Eu não tinha palavras. Já sabia que minha mãe havia morrido no meu parto. Mas toda essas história do meu pai... Um anjo, um assassino, um manipulador, um caído. Eu não o conhecia. Havia crescido com ele e não o conhecia. Ele havia matado meu pai biológico. Está certo que meu pai biológico não me queria, mas isso não era motivo para mata-lo. Minha cabeça parecia que ia explodir. Meu coração afundava dentro do peito, sufocado de emoções.

– Por quê? - perguntei com um fiapo de voz.

– Essa é uma pergunta muito vaga. - comentou ele sentando-se em uma poltrona no canto da sala. Ele apoiou o revólver na perna e deu um gole na sua bebida de cor estranha. - Por que cuidei de você? Porque amava sua mãe. Por que fui tão ausente? Porque estava planejando uma guerra. Por que resolvi entrar em guerra com os anjos? Porque quero me vingar. Eles me enganaram.Tiraram sua mãe de mim. Eles são arbitrários, autoritários e manipuladores. E eles é que merecem ser acorrentados no inferno! - exaltou-se ele.

– Mark é tão sentimental. - debochou Rael.

– Calado! - ordenou meu pai, se é que eu posso chama-lo assim.

–Sabe, foi ideia dele matar você para fazer o Eathan ir para o inferno. - Rael abriu um sorriso zombeteiro. - Adoraria ter um pai assim.

– Calado, seu anjo de merda! - gritou meu pai apontando o revólver para o Rael e atirando. O som seco do tiro ecoou nos meus ouvidos. Rael fez uma careta insatisfeito com a atitude do meu pai, mas continuou na mesma posição no sofá, relaxado.

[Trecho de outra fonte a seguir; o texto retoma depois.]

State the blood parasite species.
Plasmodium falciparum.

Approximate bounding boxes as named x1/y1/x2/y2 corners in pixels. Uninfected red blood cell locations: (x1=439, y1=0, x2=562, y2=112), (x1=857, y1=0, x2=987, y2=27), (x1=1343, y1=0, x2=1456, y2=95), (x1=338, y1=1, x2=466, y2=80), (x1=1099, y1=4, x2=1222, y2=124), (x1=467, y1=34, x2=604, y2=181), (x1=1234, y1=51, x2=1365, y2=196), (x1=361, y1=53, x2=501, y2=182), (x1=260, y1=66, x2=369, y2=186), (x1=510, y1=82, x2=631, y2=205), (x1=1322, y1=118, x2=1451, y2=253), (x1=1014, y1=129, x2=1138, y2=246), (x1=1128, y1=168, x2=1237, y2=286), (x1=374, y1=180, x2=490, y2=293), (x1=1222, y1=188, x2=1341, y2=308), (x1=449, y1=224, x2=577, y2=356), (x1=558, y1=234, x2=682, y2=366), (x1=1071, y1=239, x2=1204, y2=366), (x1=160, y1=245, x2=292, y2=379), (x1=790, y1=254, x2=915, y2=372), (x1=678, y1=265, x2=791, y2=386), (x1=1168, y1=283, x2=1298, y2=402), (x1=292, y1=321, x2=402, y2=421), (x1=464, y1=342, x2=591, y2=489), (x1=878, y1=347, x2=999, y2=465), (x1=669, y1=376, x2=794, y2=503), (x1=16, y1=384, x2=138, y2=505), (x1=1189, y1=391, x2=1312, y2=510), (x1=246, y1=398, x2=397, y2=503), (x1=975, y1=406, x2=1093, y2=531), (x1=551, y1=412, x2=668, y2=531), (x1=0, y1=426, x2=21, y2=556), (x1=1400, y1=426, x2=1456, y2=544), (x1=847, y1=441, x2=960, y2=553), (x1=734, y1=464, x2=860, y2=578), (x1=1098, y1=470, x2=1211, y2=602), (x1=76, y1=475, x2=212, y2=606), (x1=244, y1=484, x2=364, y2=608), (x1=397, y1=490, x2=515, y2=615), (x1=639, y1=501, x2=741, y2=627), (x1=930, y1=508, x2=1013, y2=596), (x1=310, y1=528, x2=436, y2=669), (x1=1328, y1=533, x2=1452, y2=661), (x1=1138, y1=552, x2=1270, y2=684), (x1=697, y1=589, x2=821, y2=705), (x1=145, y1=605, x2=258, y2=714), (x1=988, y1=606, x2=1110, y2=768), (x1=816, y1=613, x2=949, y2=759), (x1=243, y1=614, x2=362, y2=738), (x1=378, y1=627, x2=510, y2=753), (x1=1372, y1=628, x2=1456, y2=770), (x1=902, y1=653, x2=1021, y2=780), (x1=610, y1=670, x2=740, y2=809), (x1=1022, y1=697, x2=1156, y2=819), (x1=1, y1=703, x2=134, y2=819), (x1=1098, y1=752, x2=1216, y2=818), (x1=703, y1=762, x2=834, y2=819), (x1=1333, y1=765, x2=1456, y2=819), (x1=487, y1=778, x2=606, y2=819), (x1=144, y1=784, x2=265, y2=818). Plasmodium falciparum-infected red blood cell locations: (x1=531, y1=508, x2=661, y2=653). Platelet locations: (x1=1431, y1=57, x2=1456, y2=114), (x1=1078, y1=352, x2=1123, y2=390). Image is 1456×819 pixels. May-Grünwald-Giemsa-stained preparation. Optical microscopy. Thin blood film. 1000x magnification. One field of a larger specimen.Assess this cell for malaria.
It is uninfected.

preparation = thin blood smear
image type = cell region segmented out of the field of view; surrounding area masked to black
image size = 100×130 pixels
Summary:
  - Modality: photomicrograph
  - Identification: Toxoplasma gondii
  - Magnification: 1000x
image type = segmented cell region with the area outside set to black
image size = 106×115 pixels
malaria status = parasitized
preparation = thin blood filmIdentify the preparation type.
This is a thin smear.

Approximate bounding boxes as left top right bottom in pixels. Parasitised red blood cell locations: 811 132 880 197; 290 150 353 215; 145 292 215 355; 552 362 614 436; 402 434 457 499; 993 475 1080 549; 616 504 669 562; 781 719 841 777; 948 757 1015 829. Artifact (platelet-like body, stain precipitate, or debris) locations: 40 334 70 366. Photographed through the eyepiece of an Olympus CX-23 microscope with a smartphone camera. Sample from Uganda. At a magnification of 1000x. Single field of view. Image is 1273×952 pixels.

– Você estragou meu terno. - reclamou ele vendo o tecido branco ficar tingido de vermelho. Ele se contraiu um pouco de dor.

– Foi... foi... - estava sem reação, chocada.

– Sim, querida. - concordou meu pai sem mostrar qualquer arrependimento. - Fui eu. Foi necessário. Ainda é. Precisamos de um anjo que já tenha falhado, assim a queda será mais fácil. - ele fez uma pausa me encarando firmemente. - Pense nisso como um sacrifício por um bem maior.

– Sacrifício por um bem maior? - perguntei indignada. - Que bem maior? Uma guerra maluca contra os anjos? É esse o seu bem maior? Você não amava minha mãe de verdade. - acusei-o ferozmente. - Se a amasse mesmo teria cuidado de mim ao invés de tentar me fazer de sacrifício para esse sue plano descabido.

– Você não sabe de nada! - gritou ele austero. - Você não sabe de nada! Eu amava sua mãe mais do que tudo! E cuidei de você com a minha vida. Por isso acho digno que agora você dê a sua vida para me ajudar. tente ser compreensiva.

– Compreensiva? Infelizmente não consigo ser compreensiva com um monstro insano e sem coração como você! - disse-lhe impetuosa.

– Acho que já chega disso, não? - perguntou Rael levantando-se e ajeitando seu tenro. - Você odeia ele. - ele apontou para mim. - E você não está nem aí para ela. - apontou para o meu pai. - Então vamos acabar logo com isso. Querida, eu vou mata-la. Não se preocupe vou tentar fazer de um jeito que não doa muito.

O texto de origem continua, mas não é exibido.